A guest, which is a CentOS 7.9 linux box, occasionally locks up around when backup occurs. Backing up to a remote PBS. Guest-tools are installed on the guest and communicating with the host. We backup nightly, and it doesn't lock up every night. But maybe 1 or 2 times a week. When I say lock up, the login prompt does allow you to type a username in on console, but never returns a prompt for password. The console is spammed as shown here. Guest is linux kernel is 3.10. From the research I have done, it does appear to be some sort of disk subsystem inaccessibility issue.

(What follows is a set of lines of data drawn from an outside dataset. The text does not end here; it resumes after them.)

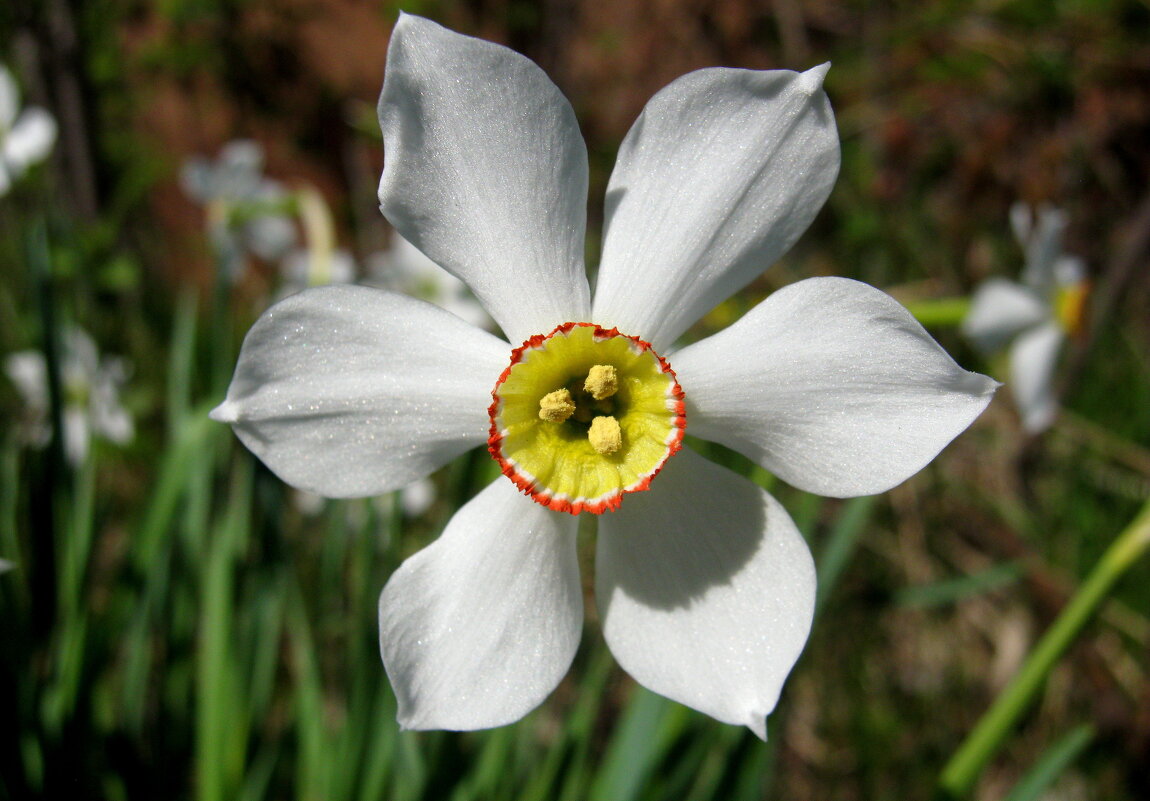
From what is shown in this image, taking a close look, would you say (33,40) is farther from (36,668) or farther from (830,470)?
(830,470)

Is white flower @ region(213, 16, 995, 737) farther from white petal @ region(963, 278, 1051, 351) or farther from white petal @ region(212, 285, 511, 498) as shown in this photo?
white petal @ region(963, 278, 1051, 351)

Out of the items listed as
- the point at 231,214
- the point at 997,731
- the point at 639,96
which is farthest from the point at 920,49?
the point at 997,731

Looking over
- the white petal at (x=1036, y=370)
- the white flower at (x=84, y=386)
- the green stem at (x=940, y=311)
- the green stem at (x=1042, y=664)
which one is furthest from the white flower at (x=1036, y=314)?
the white flower at (x=84, y=386)

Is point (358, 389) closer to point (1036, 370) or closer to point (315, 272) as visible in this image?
point (315, 272)

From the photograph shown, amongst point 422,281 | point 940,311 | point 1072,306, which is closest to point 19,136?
point 422,281

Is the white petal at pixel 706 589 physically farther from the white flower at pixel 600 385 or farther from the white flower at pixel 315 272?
the white flower at pixel 315 272

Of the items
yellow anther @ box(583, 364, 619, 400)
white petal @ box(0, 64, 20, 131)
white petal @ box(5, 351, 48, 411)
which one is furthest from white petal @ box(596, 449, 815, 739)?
white petal @ box(0, 64, 20, 131)
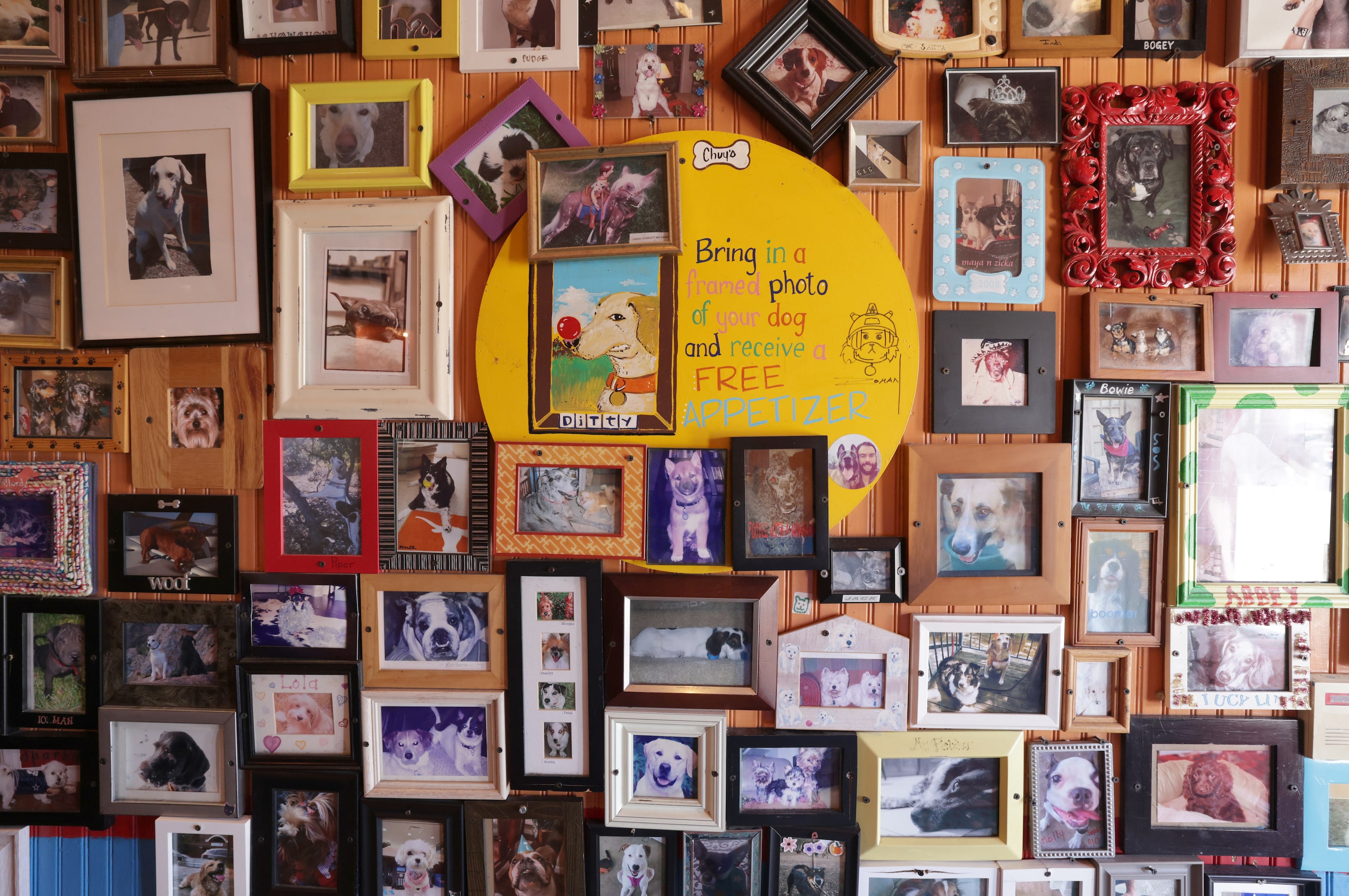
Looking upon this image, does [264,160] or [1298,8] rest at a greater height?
[1298,8]

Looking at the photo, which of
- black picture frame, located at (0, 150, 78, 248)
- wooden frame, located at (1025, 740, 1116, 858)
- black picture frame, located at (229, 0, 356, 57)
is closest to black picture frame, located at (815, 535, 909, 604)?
wooden frame, located at (1025, 740, 1116, 858)

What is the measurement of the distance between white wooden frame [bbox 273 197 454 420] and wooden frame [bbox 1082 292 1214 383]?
1.47 metres

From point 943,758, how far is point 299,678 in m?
1.55

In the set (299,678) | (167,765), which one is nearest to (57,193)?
(299,678)

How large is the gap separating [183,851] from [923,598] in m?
1.89

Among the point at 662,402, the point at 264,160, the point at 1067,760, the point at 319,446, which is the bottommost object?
the point at 1067,760

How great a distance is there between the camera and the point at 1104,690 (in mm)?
1656

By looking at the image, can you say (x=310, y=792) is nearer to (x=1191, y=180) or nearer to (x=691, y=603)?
(x=691, y=603)

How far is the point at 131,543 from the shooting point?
5.61 feet

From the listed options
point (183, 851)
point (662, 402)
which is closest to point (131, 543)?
point (183, 851)

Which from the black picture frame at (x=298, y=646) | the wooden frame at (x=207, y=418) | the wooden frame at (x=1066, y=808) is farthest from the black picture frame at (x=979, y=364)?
the wooden frame at (x=207, y=418)

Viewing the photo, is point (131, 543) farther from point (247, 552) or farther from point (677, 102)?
point (677, 102)

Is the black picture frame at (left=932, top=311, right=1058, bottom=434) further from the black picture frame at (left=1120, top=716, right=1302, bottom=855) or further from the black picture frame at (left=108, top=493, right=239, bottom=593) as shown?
the black picture frame at (left=108, top=493, right=239, bottom=593)

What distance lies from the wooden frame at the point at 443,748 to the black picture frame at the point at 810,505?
2.24ft
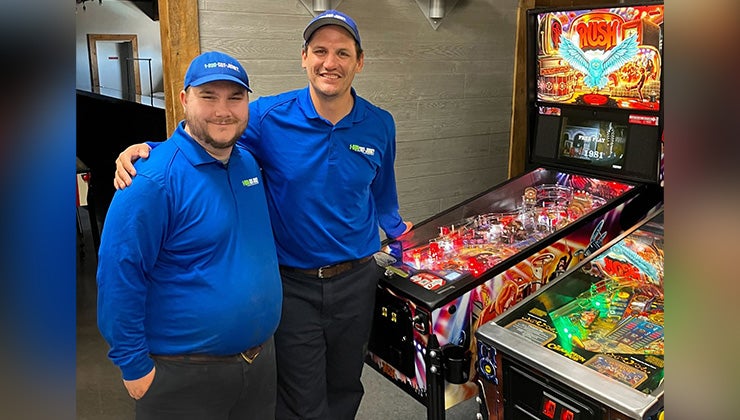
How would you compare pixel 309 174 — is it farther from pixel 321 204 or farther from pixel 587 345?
pixel 587 345

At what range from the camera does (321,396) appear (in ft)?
7.18

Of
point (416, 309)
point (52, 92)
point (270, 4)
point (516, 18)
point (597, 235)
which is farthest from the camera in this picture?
point (516, 18)

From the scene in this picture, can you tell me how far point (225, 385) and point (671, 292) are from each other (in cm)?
155

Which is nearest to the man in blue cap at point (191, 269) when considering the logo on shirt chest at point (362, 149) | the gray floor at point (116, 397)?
the logo on shirt chest at point (362, 149)

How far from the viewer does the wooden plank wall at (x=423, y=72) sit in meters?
3.06

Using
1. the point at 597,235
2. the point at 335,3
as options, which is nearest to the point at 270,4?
the point at 335,3

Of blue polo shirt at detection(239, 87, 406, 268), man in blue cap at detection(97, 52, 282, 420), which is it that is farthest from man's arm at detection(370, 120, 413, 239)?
man in blue cap at detection(97, 52, 282, 420)

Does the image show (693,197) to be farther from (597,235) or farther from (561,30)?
(561,30)

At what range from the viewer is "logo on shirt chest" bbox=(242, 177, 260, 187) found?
1.72m

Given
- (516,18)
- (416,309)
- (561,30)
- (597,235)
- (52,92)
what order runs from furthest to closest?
(516,18) < (561,30) < (597,235) < (416,309) < (52,92)

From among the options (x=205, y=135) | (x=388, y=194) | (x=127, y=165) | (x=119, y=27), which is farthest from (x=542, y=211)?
(x=119, y=27)

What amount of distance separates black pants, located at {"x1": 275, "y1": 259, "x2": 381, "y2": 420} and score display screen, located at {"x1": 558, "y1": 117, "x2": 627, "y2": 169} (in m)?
1.25

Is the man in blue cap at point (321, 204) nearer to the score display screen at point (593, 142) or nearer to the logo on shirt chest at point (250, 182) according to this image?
the logo on shirt chest at point (250, 182)

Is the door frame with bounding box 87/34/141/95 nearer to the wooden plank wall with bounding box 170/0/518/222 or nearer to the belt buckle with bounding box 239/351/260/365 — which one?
the wooden plank wall with bounding box 170/0/518/222
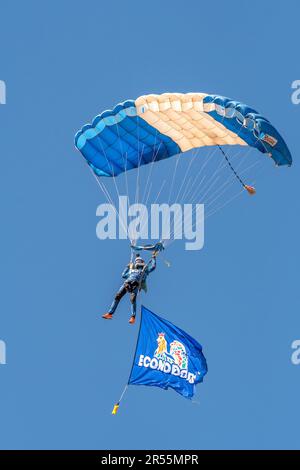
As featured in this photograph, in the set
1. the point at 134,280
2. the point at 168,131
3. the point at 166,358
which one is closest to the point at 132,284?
the point at 134,280

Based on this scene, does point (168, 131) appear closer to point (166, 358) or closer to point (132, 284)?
point (132, 284)

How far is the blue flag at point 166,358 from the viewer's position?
22484 mm

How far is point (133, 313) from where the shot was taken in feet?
73.0

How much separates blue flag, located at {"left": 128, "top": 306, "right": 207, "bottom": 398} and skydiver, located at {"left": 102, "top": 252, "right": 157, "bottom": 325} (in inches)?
23.5

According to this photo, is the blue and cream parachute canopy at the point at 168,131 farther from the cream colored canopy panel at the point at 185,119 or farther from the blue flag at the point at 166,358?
the blue flag at the point at 166,358

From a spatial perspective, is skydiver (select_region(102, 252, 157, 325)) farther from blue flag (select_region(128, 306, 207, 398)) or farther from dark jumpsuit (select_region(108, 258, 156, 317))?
blue flag (select_region(128, 306, 207, 398))

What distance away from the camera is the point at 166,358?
22.9 m

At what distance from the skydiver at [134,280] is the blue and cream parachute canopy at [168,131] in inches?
106

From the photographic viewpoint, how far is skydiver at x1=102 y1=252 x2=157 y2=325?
22.4 metres
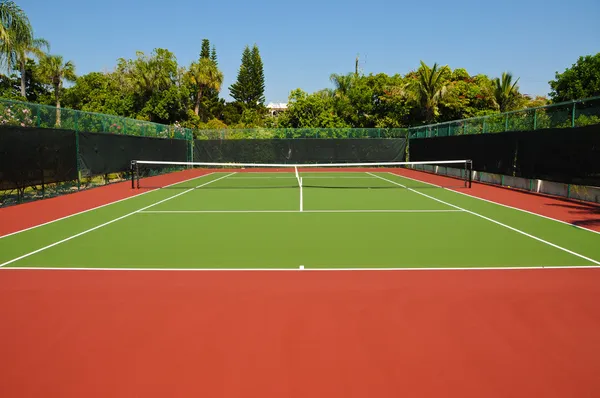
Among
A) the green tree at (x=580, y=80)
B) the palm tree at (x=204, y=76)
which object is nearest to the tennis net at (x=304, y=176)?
the green tree at (x=580, y=80)

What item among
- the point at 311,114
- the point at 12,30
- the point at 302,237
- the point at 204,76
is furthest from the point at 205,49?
the point at 302,237

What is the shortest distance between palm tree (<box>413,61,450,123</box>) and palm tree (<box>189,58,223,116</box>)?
28.1m

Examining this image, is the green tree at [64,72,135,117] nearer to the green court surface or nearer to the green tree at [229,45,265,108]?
the green tree at [229,45,265,108]

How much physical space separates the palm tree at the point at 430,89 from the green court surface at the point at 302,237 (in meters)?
25.5

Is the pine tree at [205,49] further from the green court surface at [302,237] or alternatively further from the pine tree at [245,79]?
the green court surface at [302,237]

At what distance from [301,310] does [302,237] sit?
3.73 m

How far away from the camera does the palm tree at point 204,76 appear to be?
55.2 m

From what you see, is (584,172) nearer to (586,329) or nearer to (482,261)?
(482,261)

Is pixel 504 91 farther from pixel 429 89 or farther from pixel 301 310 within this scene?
pixel 301 310

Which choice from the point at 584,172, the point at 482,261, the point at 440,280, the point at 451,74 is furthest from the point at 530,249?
the point at 451,74

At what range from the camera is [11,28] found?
18.0m

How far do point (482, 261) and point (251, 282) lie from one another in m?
3.56

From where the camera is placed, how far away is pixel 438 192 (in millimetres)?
16422

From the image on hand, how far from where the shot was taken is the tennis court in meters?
3.60
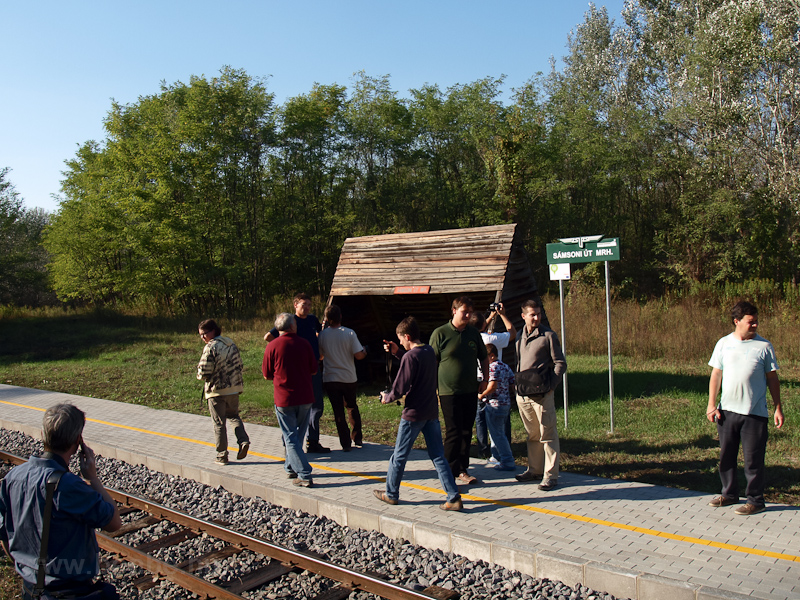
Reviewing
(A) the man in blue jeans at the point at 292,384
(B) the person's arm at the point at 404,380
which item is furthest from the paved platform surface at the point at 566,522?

However many, many other VMs operate on this cluster and that node with no issue with uptimes of 100's of days. I will say that we don't run a lot of CentOS (mostly debian and windows). I haven't power-cycled it yet, so if there any commands I can run on the hypervisor to hep troubleshoot, let me know and I will run them. Any help or pointers appreciated!


Code:
root@pvea2:~# qm status 142 --verbose
balloon: 17179869184
ballooninfo:
        actual: 17179869184
        free_mem: 3602145280
        last_update: 1704892454
        major_page_faults: 1568
        max_mem: 17179869184
        mem_swapped_in: 0
        mem_swapped_out: 0
        minor_page_faults: 722860004
        total_mem: 16655044608
blockstat:
        scsi0:
                account_failed: 1
                account_invalid: 1
                failed_flush_operations: 0
                failed_rd_operations: 0
                failed_unmap_operations: 0
                failed_wr_operations: 0
                failed_zone_append_operations: 0
                flush_operations: 1045232
                flush_total_time_ns: 1325208395575
                idle_time_ns: 31477011384646
                invalid_flush_operations: 0
                invalid_rd_operations: 0
                invalid_unmap_operations: 0
                invalid_wr_operations: 0
                invalid_zone_append_operations: 0
                rd_bytes: 1180863488
                rd_merged: 0
                rd_operations: 63496
                rd_total_time_ns: 84561163209
                timed_stats:
                unmap_bytes: 0
                unmap_merged: 0
                unmap_operations: 0
                unmap_total_time_ns: 0
                wr_bytes: 178115051520
                wr_highest_offset: 322119630848
                wr_merged: 0
                wr_operations: 10838567
                wr_total_time_ns: 2099085771014
                zone_append_bytes: 0
                zone_append_merged: 0
                zone_append_operations: 0
                zone_append_total_time_ns: 0
cpus: 12
disk: 0
diskread: 1180863488
diskwrite: 178115051520
freemem: 3602145280
maxdisk: 0
maxmem: 17179869184
mem: 13052899328
name: PNET-voipmonitor.voice.planet.net
netin: 759955683
netout: 397782855
nics:
        tap142i0:
                netin: 274156480
                netout: 249630649
        tap142i1:
                netin: 485799203
                netout: 148152206
pid: 4011717
proxmox-support:
        backup-max-workers: 1
        pbs-dirty-bitmap: 1
        pbs-dirty-bitmap-migration: 1
        pbs-dirty-bitmap-savevm: 1
        pbs-library-version: 1.4.1 (UNKNOWN)
        pbs-masterkey: 1
        query-bitmap-info: 1
qmpstatus: running
running-machine: pc-i440fx-8.1+pve0
running-qemu: 8.1.2
status: running
uptime: 512854
vmid: 142

1704892387035.png
 
Here is another tidbit. I was talking to another admin this morning and on another separate cluster in a different datacenter, there is a CentOS machine also locking up from time to time during backups. Is this something maybe to do with Kernel 3.10?
 
Another tidbit. The VM's in question that were fine for a very long time, only started exhibiting this behavior when we upgraded from: '8.0.3_amd64' -> '8.1.3_amd64'.
 
Another tidbit: the lockup seems to occur right around the time of a fsfreeze:

Code:
Jan  9 23:29:22 vxx qemu-ga: info: guest-ping called
Jan  9 23:29:22 xvxx qemu-ga: info: guest-fsfreeze called
Jan  9 23:29:22 vxx qemu-ga: info: executing fsfreeze hook with arg 'freeze'


Those are the last things in the syslog.